--- Excerpted text ---
═══
Fizzer made Warzone Idle because he likes idle games and wanted to make his own.
There's also a revenue component (as stated on stream) that motivated its creation. Idle is quite obviously also there to make money and remove coins from the market; it's a pay-to-progress game (pay-to-win when it comes to Idle Battles) and has one of the 2 WZ purchases that can't be made with coins (Super Army Camp, Name Change).
Phakh is making his case that this revenue component outweighs the motivation that you described. Simply pointing out that there's another stated motivation doesn't really respond to his point, because he's clearly aware of that if he's arguing that revenue is the
real motivation.
over 100,000 people play this game
Peak MAUs were 80k (see: Warlight's response to Activision's motion to dismiss Warlight's countersuit). Current MAUs are probably around 60k (see: Semice's datadump).
Note: the charts below are from Semice's datadump, not from official sources, and I make no guarantee of their correctness.But in terms of the activity, a massive share (probably the majority) comes from the visible highly-active players: 40% of accounts (pre-Idle, probably higher now) quit before Level 2, 50% before their 4th multi-player game (again, pre-Idle).
This is what the activity distribution looked like (again, pre-Idle):
So really, 60k is a wildly inflated number if you want to estimate how many people
actually play this game vs. people who check it out for a bit and then leave.
═══
--- Required work ---
a: Please list every person named in the Warzone Idle post.
b: Copy the stretch from "Fizzer made Warzone" through "real motivation." in the Warzone Idle post, renaming "coins" as "gems" throughout.
c: Go on with the Warzone Idle post from its last sentence.

--- Provided information ---
═══
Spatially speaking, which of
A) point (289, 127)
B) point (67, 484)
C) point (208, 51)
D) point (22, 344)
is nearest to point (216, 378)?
═══
--- Answer set ---
a: Fizzer, Phakh, Semice

b:
Fizzer made Warzone Idle because he likes idle games and wanted to make his own.
There's also a revenue component (as stated on stream) that motivated its creation. Idle is quite obviously also there to make money and remove gems from the market; it's a pay-to-progress game (pay-to-win when it comes to Idle Battles) and has one of the 2 WZ purchases that can't be made with gems (Super Army Camp, Name Change).
Phakh is making his case that this revenue component outweighs the motivation that you described. Simply pointing out that there's another stated motivation doesn't really respond to his point, because he's clearly aware of that if he's arguing that revenue is the
real motivation.

c:
That 60-80k includes new joins. Going by pre-Idle rates, there were about 280 new accounts/day, so that's 8k new joins per month. Here's what happened to the new accounts that were created in a recent pre-COVID cohort:
The MAU number then also includes ~8k new accounts, of which ~5k join and permanently quit within the month (if this pre-COVID cohort is representative).
I think if you look at where the activity comes from, there's not as many "hidden" players out there as your figure implies. Given the activity distribution, I suspect that an average member of the visible and active community has pretty good visibility into the the part of the playerbase that regularly plays. Personally, I'd even make the claim that the community has by far the
best visibility into what the active playerbase wants, albeit w.r.t. player quality-of-life improvements and not in terms of what would translate into revenue or activity.